Janaína avança por entre as pessoas, interrompe conversas alheias ao se meter em espaços entre casais em namoricos sem dizer um a sequer. Mas não é que não seja simpática, a Janaína. É que entre brutamontes vermelhos e cinzas, que andam por aí todos os dias, ela, pacientemente, fica na dela. Até tenta se enturmar, mas não lhe dão espaço.

Dorme em um quartinho de empregada, ao lado de ferramentas e uma velha estante de madeira. Acorda às 8 horas, não come nada. Sai de ré e faz algum barulho. Então, com gosto, monto nela, que ganha a rua e o caminho da roça.

No trabalho, fica pendurada de pernas para baixo. Balança, treme, mas não reclama. Estática, permanece por cinco, seis horas. Até descer do gancho que a penetra, mas que a segura.

Seu balançar e sua beleza são tão atraentes que certo dia um amigo, abusando da amizade de anos, me pediu Janaína emprestada. Iria aparecer em um comercial de tevê, foi o que me contou. Motivo de orgulho. Um pouquinho de ciúme pelas cinco horas que passou não sei onde. Levou bagagem nas costas, mas também um troco. E no comercial, depois de verificada sua beleza, passou de coadjuvante a algo mais honroso. Eu iria contar a todos o sucesso da Janaína.

Gosta de sair à noite. Curtir as pedrinhas brilhantes do asfalto, o cheiro de mormaço depois da chuva e as outras e outros iguais a ela que vê amarrados por aí, em postes tristes e em placas de "proibido estacionar".

Oxalá eu nunca perca Janaína. Então a amarro forte, com uma corrente grossa que dá duas voltas em seu corpo branquinho e esguio. Ela não reclama. Na volta, tiro o ferro com delicadeza e subimos juntos a ladeira, devagarinho, por sobre a faixa amarela no canto da rua.

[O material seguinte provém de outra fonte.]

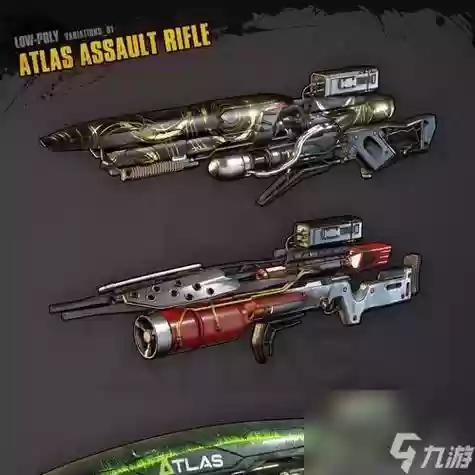 死亡空间3史诗武器插图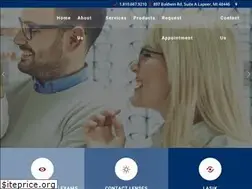 Sites similar to lapeereyecare.com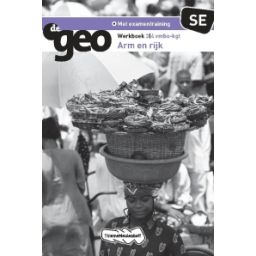 Afbeelding van De geo 3e dr : 3+4 vmbo-kgt : Arm en rijk : Werkboek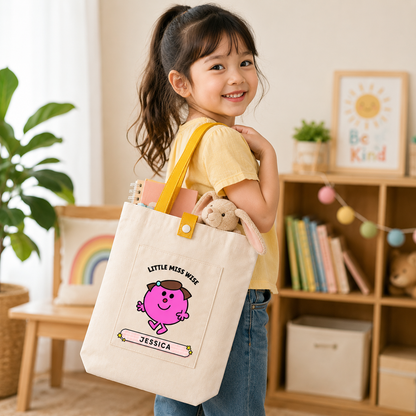 Little Miss/ Mr Men Custom Tote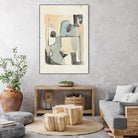Subdued Abstract II by Jennifer Paxton Parker on GIANT ART - abstract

No caminho, quando não estou ouvindo música, conversamos. Ela diz que se sente ameaçada no dia a dia. Que não há um lugar específico e útil para que desempenhe tudo aquilo que é capaz. Que sente que seus direitos não são iguais, que é desmerecida e vista com maus olhos. Que atrapalha. Eu concordo, e digo que também queria que as coisas fossem diferentes, como há algumas décadas atrás, quando similares a ela enchiam as ruas. Mas há de mudar. Às vezes, quando meu corpo está sobre o dela, Janaína me pede encarecidamente para que não andemos na contramão ou para que olhe para os dois lados antes de atravessar alguma rua mais movimentada.

Chegamos em casa suados, cansados. A devolvo em seu quarto de dormir. O boa noite acontece quando encosto meu pé em seu pezinho. Ela vira de lado. Vou para minha cama já pensando nas pedaladas que darei em Janaína, minha bicicleta, na manhã seguinte.